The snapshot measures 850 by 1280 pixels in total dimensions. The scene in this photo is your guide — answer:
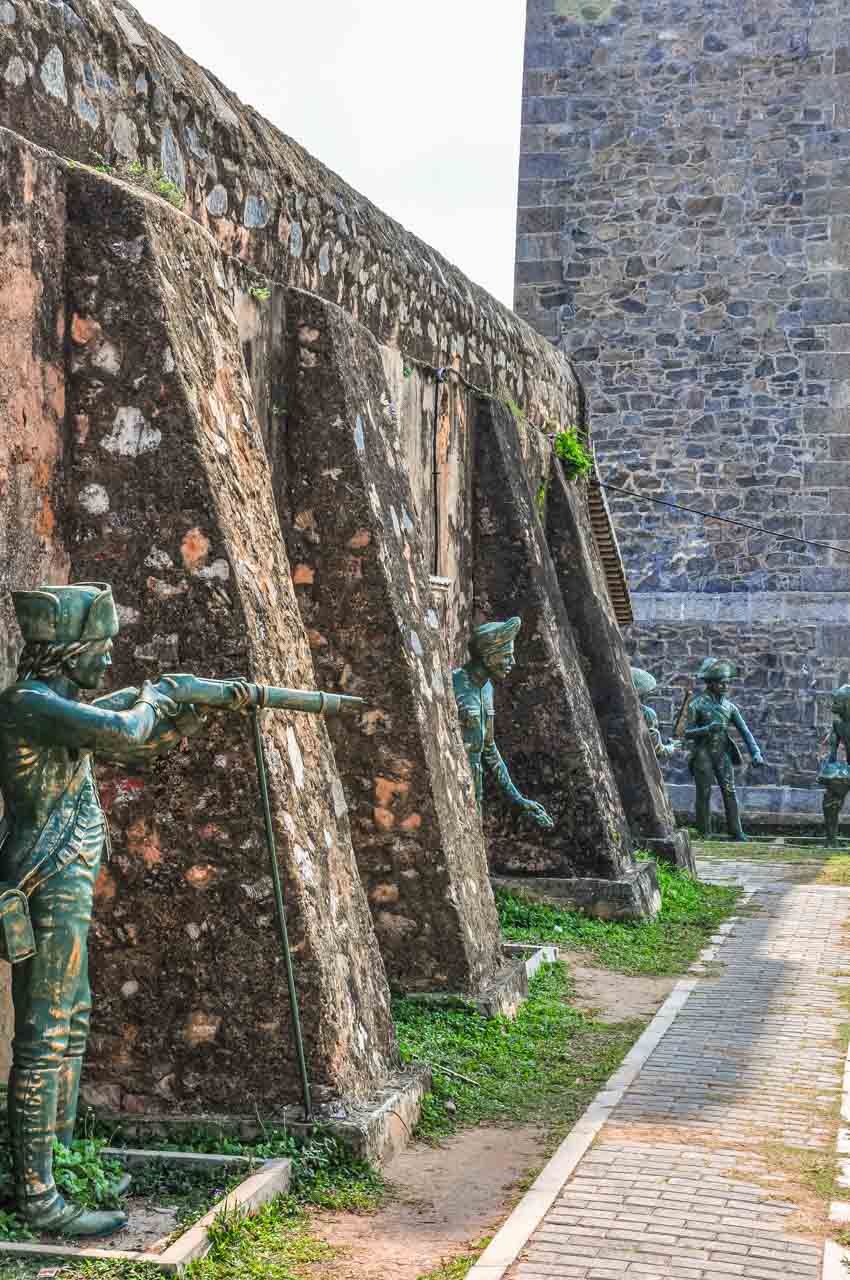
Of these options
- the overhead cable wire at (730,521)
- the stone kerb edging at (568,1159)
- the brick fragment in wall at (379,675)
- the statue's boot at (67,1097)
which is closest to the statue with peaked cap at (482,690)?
the brick fragment in wall at (379,675)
+---+
What is asked =>
Copy out every item above word for word, leaving out the pictures.

Result of the exercise =>
The snapshot measures 850 by 1280 pixels in total dimensions. The scene in this photo is your guide — answer:
Of these options
- the overhead cable wire at (730,521)
- the stone kerb edging at (568,1159)
- the brick fragment in wall at (379,675)
- the statue's boot at (67,1097)
which is closest to the statue with peaked cap at (482,690)?
the brick fragment in wall at (379,675)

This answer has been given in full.